> _Requirement_
Write the next part of the MirrorCode benchmark article, starting right after its final sentence.

AI Models Run Nonstop for 19 Days in New MirrorCode Benchmark
The landscape of autonomous software engineering is shifting from simple code snippets to massive, multi-day programming marathons. A new benchmark from Epoch AI and METR, called MirrorCode, reveals that AI models can now tackle complex reimplementation tasks that previously required weeks of human labor.
Challenging AI with MirrorCode
MirrorCode represents a significant departure from traditional software engineering benchmarks that typically cap inference costs at a mere $1 to $10 per task. Instead, this benchmark requires AI models to reimplement complete, complex programs from scratch—ranging from Unix utilities and cryptography to bioinformatics and data serialization—without access to the original source code. To ensure true functional equivalence, every AI-generated solution must pass hidden end-to-end tests that the model never sees during its development phase.
The scale of these tasks is unprecedented. One specific task in the benchmark required an AI model to work continuously for 19 days without any human intervention, resulting in an inference cost of $2,600 for a single run.
Claude Opus 4.7 Leads the Race
The benchmark results highlight a clear hierarchy in current frontier models. Claude Opus 4.7 emerged as the leader with a 56 percent solve rate, significantly outperforming GPT-5.5, which achieved 44 percent, and Gemini 3.1 Pro Preview, which sat at 32 percent.
A standout success involved the bioinformatics toolkit gotree. This program consists of approximately 16,000 lines of Go code and features over 40 distinct commands. While a human engineer would typically require between 2 to 17 weeks to complete such a task, Claude Opus 4.7 successfully reimplemented it in just 14 hours for a cost of $251. Even in cases where models fail to achieve a 100 percent perfect reimplementation, they remarkably pass over 90 percent of the functional tests.
The Complexity Gap and Memorization Risks
Despite these leaps, the MirrorCode results reveal a distinct "complexity ceiling." While all tested models reliably handle small programs like uuid or parseqsv, no model currently has the capability to fully solve the "large" category of tasks. The frontier of AI coding still struggles when faced with the most massive, interconnected software architectures.

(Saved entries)
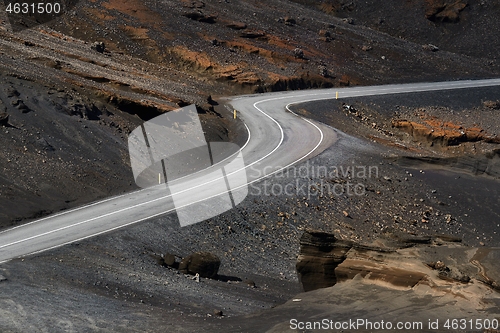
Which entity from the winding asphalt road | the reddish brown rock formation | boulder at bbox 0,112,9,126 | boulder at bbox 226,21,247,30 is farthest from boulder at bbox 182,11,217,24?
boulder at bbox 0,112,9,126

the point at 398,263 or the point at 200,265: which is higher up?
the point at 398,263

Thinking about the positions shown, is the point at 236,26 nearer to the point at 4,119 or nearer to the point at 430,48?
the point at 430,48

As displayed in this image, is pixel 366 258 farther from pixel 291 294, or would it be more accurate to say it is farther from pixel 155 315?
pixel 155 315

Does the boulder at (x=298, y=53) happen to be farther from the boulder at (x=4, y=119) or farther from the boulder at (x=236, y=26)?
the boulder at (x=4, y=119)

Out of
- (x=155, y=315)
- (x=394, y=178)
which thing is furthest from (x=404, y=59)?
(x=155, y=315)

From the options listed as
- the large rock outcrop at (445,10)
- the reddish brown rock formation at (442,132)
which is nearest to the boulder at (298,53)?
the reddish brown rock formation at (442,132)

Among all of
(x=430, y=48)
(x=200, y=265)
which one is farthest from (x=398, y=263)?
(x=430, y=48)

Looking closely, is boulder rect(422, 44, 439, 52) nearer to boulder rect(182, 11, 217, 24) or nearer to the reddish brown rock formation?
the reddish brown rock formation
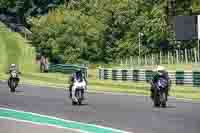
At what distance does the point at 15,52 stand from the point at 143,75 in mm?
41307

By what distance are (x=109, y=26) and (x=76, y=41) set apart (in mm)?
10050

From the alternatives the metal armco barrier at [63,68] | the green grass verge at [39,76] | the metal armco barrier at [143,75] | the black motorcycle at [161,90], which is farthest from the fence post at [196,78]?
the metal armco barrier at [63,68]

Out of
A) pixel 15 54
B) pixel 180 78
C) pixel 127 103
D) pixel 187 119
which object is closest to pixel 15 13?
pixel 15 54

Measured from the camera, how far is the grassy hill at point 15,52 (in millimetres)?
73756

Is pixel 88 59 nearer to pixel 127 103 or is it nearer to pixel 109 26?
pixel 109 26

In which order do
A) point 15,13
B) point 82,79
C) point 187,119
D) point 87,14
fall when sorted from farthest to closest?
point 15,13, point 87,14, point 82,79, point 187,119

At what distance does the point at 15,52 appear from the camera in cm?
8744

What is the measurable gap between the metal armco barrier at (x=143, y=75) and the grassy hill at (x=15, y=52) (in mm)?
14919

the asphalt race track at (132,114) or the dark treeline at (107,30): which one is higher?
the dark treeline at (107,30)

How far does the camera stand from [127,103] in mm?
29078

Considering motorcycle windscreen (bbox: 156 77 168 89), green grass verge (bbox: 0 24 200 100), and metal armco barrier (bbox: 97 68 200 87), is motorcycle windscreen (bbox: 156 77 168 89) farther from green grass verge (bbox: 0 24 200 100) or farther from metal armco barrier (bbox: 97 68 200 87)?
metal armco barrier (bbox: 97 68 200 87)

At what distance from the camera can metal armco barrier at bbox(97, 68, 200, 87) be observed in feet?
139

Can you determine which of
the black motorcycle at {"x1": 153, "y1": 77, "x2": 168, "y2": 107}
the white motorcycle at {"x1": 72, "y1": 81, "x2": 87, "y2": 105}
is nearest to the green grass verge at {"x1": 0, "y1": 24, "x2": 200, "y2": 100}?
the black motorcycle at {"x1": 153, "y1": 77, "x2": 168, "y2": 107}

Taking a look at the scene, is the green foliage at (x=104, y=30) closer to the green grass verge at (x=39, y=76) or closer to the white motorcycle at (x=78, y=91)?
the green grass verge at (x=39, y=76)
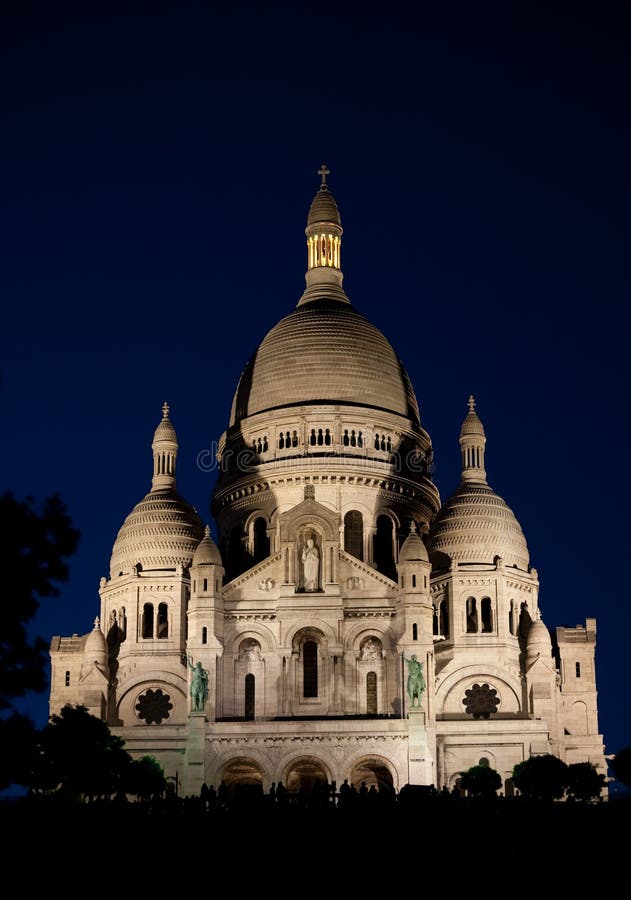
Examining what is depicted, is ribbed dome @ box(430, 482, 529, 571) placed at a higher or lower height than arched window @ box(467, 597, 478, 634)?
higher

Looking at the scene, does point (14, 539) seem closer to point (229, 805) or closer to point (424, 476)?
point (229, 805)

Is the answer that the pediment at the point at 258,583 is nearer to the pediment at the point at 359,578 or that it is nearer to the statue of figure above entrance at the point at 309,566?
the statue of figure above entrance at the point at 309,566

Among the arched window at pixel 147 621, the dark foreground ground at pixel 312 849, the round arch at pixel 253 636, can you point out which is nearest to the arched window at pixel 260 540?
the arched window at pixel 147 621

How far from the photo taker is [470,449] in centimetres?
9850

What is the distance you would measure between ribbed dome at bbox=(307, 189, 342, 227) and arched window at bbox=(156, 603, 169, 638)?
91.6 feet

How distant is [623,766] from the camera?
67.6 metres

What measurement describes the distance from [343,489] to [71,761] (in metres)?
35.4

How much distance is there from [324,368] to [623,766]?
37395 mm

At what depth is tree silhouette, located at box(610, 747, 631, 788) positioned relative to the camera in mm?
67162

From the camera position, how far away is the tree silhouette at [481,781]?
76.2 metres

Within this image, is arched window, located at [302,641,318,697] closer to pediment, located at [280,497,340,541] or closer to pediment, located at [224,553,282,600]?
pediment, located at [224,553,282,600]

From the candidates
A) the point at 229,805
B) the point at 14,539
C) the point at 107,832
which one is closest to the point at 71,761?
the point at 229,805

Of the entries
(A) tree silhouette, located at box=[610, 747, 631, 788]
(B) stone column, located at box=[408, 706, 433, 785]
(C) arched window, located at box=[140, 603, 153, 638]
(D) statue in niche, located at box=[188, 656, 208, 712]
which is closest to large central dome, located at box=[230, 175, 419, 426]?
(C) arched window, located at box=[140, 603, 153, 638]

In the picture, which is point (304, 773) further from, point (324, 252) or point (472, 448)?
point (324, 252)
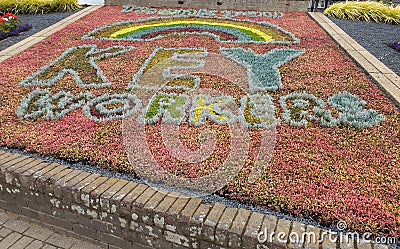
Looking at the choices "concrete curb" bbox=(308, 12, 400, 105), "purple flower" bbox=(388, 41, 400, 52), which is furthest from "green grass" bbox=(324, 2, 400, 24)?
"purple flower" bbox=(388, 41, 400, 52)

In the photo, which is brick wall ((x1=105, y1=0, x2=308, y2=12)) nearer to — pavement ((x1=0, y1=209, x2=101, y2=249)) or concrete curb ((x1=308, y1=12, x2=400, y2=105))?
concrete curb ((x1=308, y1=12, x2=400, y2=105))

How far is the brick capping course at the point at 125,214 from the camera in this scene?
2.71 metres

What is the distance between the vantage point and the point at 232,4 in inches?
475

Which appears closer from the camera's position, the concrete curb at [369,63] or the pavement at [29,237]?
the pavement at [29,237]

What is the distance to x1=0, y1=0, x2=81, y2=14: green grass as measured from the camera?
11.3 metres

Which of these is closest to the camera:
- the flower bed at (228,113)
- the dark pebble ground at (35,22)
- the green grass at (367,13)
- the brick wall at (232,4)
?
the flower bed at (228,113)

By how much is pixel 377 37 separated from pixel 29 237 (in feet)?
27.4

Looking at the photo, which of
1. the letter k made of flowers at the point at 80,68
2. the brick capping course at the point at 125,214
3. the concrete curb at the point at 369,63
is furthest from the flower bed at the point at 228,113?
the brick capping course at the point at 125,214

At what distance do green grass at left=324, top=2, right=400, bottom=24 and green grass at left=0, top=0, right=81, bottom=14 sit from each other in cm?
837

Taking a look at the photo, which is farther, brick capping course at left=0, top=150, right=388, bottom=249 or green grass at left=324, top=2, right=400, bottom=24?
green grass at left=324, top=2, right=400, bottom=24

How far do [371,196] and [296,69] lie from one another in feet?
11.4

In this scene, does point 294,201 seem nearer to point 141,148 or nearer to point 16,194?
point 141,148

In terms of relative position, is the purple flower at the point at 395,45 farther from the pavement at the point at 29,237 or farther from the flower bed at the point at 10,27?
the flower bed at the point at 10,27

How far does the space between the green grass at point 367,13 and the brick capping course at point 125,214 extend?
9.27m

> _Your response_
Epoch AI also addressed a critical concern in LLM evaluation: data contamination. Since the benchmark utilizes open-source programs, there is a risk that models have already memorized the original code during their training phases. While initial findings suggest that performance is not purely driven by memorization, researchers admit they cannot entirely rule out its contribution to the current solve rates.
Why This Matters for the AI Industry
MirrorCode signals a transition from "AI as a Copilot" to "AI as an Autonomous Agent." By proving that models can sustain reasoning over 19-day periods and handle thousands of lines of code, the industry is moving closer to agents capable of managing entire software lifecycles. As inference costs fluctuate—with GPT-5.5 costing three times more than its predecessor while Claude Opus 4.7 has become three times more efficient—the economic viability of autonomous engineering will become the next great frontier.
Key Takeaways
- New Scale of Reasoning: MirrorCode pushes AI limits by allowing massive inference budgets, with single tasks costing up to $2,600 and running for 19 days.
- Claude Leads Performance: Claude Opus 4.7 is currently the benchmark leader with a 56% solve rate, demonstrating elite capabilities in reimplementing large-scale Go codebases.
- Complexity Barriers Remain: While small-scale tasks are being solved reliably, no existing model can yet fully crack the most complex, large-scale programming tasks.